1) Asylum procedures in Germany are now processed faster than before. There is less time to prepare for the asylum interview. Prepare yourself as soon as possible. Once more: no one will be deported before their case has been examined after the asylum interview and the BAMF has sent a negative decision!

2) It is always good to prepare for the asylum procedure. A few hints can help to get a better result:

a. Before the interview: Contact a counseling office and prepare yourself. You can find information about the asylum interview in Germany here:

- English:

b. The interview: Here you need to talk as much in detail as possible about what really happened to you and your family. Take your time, and explain the reasons for your personal persecution and what you fear might happen to you in case you have to return. Some useful information to prepare for your asylum interview can be found here (in many languages):

d. In the interview, don’t use a special “case” that is too far away from your own reality. Mostly these are “cases” well known to the BAMF. You may risk that they’ll accuse you of  lying. It would be very complicated to correct your statements and their reactions afterwards

f. It is very important to document health-related problems from the very beginning by obtaining medical certificates from a doctor. Many of you know the symptoms: sleeplessness, bad dreams, headache-attacks, problems to concentrate etc. This is called “traumatization” or “post-traumatic stress disorder (PTSD)”. If you are able to get medical/psychological certificates about this kind of suffering, these might help you in your asylum procedure. You should show these documents at the asylum interview or, following a possible rejection of your asylum application, to the foreigner’s office (“Ausländerbehörde”).

We propose the following:

1) Everybody should help in stopping rumors and false information. If you can, please copy this information and share with friends.

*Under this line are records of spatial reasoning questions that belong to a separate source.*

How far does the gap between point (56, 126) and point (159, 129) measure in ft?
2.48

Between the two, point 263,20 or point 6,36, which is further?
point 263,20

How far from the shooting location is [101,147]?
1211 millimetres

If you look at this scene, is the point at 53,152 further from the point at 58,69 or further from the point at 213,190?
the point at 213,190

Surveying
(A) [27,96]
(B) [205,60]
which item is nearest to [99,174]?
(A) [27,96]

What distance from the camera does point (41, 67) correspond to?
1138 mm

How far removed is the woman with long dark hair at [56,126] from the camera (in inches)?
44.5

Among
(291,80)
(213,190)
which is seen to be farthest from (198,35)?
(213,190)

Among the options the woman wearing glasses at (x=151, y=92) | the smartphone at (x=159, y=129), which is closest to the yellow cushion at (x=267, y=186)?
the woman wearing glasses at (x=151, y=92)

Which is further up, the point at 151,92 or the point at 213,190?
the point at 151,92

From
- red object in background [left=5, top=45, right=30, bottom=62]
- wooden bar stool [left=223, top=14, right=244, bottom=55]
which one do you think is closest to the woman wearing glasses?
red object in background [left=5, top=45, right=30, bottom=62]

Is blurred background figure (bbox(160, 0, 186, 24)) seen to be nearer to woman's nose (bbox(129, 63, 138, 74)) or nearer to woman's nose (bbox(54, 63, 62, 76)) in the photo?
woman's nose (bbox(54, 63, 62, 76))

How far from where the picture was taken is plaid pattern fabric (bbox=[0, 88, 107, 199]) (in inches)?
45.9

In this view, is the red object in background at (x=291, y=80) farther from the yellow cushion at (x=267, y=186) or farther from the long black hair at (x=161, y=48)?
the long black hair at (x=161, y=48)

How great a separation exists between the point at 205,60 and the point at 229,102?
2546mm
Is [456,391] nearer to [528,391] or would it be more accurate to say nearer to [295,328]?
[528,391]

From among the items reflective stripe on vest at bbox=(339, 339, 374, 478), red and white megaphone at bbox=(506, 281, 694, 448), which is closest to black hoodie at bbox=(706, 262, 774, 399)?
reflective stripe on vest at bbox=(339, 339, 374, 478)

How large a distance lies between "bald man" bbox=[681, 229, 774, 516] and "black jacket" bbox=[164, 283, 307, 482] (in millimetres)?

2) Prepare for your asylum case.

3) Let’s join hands to ask for better integration options – we expect that the foreigners’ offices (“Ausländerbehörden”) will become more strict with work-permits or permissions to begin a vocational training (“Ausbildung”). We need to build networks to struggle for more and better access to both language courses and work permits.

4) Let’s join hands and build solidarity against deportations. Let’s join hands against fear. Each person who is at risk of deportation should have many friends around him/her.

Against fear –right to stay for everybody!